The coronation of the emperor at Rome was the term of service of the Germans; they took no interest afterwards in what was passing, or might be done in that country. They were anxious to depart; and Henry found himself at Tivoli, where he passed the summer, almost entirely abandoned by his transalpine soldiers. Had the Neapolitan king Robert been bolder, Henry would have been in great danger. In the autumn, however, the Ghibellines and Bianchi of central Italy rallied round him, and formed a formidable army, with which he marched to attack Florence, on the 19th of September, 1312. The Florentines, accustomed to leave their defence to mercenaries, whose valour was always ready for pay, made small account of a military courage which they saw so common among men whom they despised; but no people carried civil courage and firmness in misfortune further.

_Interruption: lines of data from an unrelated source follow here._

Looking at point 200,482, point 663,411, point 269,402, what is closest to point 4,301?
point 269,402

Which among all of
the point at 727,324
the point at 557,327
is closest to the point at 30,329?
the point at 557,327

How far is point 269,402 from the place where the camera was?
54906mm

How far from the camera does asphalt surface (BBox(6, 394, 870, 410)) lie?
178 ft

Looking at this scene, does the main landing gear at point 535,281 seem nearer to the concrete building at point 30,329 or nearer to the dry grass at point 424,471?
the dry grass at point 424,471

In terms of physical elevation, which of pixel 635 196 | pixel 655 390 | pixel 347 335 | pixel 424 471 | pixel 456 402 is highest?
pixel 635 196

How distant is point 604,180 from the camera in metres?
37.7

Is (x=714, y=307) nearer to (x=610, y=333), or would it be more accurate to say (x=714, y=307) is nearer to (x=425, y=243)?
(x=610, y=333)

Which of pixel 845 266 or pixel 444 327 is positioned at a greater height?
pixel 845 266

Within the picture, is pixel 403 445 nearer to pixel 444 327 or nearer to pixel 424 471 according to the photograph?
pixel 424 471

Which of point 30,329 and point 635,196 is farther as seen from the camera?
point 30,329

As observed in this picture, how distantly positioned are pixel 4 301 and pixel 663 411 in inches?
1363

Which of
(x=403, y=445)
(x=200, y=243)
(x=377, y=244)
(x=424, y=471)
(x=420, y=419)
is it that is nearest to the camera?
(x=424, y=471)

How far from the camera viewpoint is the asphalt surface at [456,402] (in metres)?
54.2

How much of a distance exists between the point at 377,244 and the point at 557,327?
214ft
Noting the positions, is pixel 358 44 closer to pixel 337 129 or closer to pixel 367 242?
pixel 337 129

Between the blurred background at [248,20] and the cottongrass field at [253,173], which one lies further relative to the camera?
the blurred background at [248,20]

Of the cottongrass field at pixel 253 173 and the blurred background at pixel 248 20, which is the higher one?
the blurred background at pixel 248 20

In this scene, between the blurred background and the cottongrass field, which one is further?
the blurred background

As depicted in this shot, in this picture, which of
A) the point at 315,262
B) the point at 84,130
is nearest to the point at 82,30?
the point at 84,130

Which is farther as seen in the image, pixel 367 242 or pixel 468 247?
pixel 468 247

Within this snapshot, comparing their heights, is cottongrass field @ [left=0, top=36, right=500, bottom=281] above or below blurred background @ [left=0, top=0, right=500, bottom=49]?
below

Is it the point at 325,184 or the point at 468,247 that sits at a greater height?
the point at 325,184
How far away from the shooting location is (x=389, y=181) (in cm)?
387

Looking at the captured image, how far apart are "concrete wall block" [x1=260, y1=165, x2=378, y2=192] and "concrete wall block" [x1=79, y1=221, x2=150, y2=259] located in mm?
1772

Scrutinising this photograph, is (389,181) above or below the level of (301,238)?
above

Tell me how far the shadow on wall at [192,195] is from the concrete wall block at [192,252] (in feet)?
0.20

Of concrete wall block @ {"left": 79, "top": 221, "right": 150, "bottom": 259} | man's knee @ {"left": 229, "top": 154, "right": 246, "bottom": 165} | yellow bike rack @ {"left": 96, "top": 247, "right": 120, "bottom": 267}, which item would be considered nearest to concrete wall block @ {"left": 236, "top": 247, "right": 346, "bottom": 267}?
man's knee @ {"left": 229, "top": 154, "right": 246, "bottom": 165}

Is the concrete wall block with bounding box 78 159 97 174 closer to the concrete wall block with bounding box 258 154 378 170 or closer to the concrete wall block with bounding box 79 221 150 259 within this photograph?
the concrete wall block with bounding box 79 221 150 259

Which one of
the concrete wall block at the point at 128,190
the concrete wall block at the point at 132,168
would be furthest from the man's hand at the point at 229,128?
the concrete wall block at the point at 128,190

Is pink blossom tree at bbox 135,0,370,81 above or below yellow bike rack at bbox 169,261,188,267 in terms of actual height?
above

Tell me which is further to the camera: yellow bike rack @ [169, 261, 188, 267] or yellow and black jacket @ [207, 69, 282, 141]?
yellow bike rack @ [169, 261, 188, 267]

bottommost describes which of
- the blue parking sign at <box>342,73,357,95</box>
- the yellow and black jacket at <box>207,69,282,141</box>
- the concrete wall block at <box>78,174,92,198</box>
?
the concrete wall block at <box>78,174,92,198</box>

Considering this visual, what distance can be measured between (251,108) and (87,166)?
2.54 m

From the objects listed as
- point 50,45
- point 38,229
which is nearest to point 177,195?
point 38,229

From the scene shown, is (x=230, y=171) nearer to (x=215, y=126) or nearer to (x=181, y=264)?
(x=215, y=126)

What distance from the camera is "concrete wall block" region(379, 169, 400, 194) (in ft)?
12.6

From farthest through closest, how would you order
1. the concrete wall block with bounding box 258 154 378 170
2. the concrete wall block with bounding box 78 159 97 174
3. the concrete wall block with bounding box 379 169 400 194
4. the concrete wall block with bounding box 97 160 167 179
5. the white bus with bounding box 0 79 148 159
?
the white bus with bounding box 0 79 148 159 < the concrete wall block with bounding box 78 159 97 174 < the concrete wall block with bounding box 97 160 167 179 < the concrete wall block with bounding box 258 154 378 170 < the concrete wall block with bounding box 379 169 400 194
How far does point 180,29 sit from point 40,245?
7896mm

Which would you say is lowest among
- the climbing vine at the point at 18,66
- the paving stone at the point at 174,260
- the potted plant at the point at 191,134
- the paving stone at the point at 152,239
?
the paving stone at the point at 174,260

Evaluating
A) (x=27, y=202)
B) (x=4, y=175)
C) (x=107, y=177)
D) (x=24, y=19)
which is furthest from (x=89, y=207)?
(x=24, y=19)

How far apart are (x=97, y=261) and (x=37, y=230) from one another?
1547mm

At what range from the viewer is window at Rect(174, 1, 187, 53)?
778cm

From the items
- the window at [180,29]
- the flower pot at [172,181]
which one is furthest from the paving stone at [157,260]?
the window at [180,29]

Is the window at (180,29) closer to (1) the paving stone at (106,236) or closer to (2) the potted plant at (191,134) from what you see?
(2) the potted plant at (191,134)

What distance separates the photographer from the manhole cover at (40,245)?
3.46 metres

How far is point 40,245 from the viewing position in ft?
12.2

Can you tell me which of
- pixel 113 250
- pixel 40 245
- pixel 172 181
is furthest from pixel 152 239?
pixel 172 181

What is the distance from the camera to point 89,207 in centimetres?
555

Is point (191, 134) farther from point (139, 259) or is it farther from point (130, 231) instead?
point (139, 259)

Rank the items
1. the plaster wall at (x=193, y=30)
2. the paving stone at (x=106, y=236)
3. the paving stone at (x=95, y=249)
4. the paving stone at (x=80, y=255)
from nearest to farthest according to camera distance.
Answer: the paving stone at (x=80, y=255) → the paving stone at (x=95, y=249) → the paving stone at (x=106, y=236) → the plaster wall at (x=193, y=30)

Their army was soon infinitely superior in numbers to that of Henry; they carried on with perfect calmness their commerce and negotiations, as if their enemies had already departed for Germany, but they would not drive them out of their territory by giving battle; they preferred bearing patiently their depredations, and waiting till they had worn out their enthusiasm, exhausted their finances, and should depart of themselves, which they did on the 6th of January, 1313, finding they could obtain no advantage.